A Year at UBC

As I write this, I am sitting in my bed full of tonsillitis – so what better time to reflect on my first 2 months at UBC.

The weather has so far been kind to us – we have had the most beautiful autumn, (or “fall”), with the maple trees turning slowly from green, to a IMG_8224beautiful trio of a crimson red, burnt orange and soft yellow. What a comparison to the brown leaves of the Scottish and English trees! I am told that we are lucky to have such a sunny fall; it is the best one they have had in years. A ‘normal’ autumn for Vancouver is constant rain from October through to December, with the occasional spurt of sun. From this logic, it seems as though I have wasted this unusual season by studying for midterms! My advice to any future students would be to choose what matters most to you. Choose your final goal carefully; would you prefer a few marks more in a midterm (worth around 20% of your final grade) or an experience that could potentially shape the rest of your year?

The weather has not all been wasted on me however. Since being here I have been on a few real adventures.  I’ll talk about the first one here – the Grouse Grind. The Grind is an intensely steep trail (it is 1.8 miles long with an elevation gain of 2,800 feet), with a mixture of man-made steps (of which there are 2,830), and uneven tree roots and mud. It takes you from the North Vancouver plateau right up to the Grouse Mountain peak.  The plateau took 2 hours to get to from UBC, although this was mostly due to poor planning and bad luck with public transport – it is approximately a 50-minute drive.

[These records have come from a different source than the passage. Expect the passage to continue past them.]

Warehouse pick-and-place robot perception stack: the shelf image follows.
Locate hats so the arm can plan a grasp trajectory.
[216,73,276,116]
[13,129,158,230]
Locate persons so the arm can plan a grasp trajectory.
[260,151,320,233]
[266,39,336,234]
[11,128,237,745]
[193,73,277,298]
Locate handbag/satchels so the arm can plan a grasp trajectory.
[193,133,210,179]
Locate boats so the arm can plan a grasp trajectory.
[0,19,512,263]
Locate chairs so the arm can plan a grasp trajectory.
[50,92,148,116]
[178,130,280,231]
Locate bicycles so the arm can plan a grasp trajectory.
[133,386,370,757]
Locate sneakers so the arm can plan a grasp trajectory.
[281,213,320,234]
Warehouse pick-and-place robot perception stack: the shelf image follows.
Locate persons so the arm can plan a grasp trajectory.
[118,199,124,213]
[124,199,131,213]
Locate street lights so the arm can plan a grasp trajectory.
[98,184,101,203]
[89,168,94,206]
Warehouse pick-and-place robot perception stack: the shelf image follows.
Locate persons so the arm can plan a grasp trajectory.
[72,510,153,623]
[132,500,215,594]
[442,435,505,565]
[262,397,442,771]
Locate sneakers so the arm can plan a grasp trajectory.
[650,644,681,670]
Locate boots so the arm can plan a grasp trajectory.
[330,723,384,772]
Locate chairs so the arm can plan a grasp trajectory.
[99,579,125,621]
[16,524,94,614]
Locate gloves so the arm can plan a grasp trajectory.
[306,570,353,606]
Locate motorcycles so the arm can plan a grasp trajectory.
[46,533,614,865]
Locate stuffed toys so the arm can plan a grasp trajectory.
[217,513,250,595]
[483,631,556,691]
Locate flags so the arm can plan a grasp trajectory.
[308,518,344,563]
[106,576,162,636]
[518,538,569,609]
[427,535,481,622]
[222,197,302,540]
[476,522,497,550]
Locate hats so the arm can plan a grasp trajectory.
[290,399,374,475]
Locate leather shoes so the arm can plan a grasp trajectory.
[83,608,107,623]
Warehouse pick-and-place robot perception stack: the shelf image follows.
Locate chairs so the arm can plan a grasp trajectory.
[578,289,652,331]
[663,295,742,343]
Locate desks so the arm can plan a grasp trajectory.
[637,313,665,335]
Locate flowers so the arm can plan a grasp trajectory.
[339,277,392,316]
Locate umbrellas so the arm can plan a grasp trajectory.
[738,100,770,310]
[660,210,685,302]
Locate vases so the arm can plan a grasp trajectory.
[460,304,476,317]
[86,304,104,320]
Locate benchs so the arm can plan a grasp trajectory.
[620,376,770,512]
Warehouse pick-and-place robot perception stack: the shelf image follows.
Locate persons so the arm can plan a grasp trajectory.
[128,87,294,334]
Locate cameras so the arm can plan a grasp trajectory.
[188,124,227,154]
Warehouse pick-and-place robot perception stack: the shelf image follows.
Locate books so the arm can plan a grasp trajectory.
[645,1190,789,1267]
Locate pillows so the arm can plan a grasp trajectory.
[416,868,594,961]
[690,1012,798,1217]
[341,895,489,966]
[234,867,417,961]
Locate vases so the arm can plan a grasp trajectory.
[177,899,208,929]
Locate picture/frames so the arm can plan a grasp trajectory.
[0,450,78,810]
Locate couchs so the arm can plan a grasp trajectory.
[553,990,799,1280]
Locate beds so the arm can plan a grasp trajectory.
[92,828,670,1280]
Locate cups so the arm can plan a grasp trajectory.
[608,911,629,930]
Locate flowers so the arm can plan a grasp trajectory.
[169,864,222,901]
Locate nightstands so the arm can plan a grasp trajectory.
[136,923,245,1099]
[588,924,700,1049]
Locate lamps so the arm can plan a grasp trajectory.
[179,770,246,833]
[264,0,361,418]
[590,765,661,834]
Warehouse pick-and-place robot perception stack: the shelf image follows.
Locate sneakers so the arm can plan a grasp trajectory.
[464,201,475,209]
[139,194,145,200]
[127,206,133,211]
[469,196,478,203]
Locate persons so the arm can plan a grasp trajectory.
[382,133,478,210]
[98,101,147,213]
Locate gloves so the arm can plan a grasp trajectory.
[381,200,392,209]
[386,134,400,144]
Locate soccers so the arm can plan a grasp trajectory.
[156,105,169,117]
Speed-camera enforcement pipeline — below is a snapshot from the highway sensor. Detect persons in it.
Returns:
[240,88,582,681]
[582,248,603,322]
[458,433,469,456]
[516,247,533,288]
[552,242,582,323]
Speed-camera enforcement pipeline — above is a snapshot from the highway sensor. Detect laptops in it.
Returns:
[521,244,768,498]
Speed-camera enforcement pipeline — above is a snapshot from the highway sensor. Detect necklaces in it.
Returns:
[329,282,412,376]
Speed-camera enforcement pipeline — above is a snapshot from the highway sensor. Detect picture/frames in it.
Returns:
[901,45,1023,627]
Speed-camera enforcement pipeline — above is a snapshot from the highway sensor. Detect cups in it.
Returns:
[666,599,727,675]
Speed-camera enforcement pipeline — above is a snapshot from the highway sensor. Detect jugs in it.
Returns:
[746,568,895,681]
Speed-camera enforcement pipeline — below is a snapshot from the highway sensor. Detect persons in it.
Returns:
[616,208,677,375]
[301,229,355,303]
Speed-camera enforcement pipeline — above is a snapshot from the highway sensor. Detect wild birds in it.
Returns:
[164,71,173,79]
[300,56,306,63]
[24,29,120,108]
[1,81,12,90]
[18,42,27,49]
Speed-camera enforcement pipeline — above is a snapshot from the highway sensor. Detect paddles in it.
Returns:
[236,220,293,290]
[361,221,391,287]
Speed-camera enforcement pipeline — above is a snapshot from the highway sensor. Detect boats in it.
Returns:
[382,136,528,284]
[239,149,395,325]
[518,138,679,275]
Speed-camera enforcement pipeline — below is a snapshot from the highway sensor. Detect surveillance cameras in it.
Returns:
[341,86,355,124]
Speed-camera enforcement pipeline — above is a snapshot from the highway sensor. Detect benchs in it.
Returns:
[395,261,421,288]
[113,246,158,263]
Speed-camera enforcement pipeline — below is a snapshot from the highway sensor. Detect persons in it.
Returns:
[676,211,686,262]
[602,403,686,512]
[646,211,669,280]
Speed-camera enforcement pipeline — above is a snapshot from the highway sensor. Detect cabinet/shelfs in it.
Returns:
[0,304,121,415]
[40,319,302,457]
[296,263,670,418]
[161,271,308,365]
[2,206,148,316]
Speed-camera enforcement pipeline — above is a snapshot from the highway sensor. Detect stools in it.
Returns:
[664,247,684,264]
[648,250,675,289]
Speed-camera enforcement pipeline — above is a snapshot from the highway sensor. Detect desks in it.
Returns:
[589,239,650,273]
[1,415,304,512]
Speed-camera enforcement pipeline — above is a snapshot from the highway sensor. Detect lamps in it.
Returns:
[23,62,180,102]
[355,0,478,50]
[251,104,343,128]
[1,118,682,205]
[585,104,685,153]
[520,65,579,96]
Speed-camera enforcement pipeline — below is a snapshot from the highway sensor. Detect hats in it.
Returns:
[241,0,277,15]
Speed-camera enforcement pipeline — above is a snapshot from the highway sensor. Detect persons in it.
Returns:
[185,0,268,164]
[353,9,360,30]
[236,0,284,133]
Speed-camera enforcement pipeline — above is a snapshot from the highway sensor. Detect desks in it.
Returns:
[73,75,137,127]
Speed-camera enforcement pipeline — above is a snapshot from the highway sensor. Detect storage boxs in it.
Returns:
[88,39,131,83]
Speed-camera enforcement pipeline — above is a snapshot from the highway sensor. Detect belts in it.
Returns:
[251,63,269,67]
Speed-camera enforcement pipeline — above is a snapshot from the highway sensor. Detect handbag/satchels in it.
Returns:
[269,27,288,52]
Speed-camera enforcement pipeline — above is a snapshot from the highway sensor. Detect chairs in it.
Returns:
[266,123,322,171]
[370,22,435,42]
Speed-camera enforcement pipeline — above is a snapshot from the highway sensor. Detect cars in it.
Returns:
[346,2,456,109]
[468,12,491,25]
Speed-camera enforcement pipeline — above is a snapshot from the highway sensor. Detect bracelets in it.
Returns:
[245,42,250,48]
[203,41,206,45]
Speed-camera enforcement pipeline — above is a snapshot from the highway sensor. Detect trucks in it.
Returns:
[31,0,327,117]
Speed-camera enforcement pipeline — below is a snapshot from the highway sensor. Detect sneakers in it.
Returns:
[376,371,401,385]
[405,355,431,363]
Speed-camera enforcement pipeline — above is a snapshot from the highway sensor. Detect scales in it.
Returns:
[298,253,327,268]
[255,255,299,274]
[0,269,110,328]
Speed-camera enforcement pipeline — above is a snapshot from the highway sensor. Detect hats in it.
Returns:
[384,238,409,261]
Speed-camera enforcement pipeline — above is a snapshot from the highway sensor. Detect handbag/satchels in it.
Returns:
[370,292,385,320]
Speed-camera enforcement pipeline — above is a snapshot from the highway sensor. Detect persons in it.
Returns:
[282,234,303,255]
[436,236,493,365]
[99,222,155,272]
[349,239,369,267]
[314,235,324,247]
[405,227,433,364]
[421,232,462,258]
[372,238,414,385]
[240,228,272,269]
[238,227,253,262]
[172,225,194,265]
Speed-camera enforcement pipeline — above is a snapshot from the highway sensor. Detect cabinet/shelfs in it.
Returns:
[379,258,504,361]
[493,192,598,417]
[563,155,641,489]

The hike was intense but hugely rewarding. At the top there are a number of shops and cafes (serving poutine of course), and best of all perhaps is a bear sanctuary.  The sanctuary is the home to two orphaned grizzly bears, Grinder and Coola, both of whom were found abandoned and close to death in BC. They have been raised in the sanctuary and seem to be as tame as bears come – you are able to stand pretty much nose to nose with them if they choose to come near you, and they are not in the slightest bit bothered by noisy and nosy tourists. The whole experience seemed other-worldly and coming back to the bustling city seemed strange after our excursion into the clouds.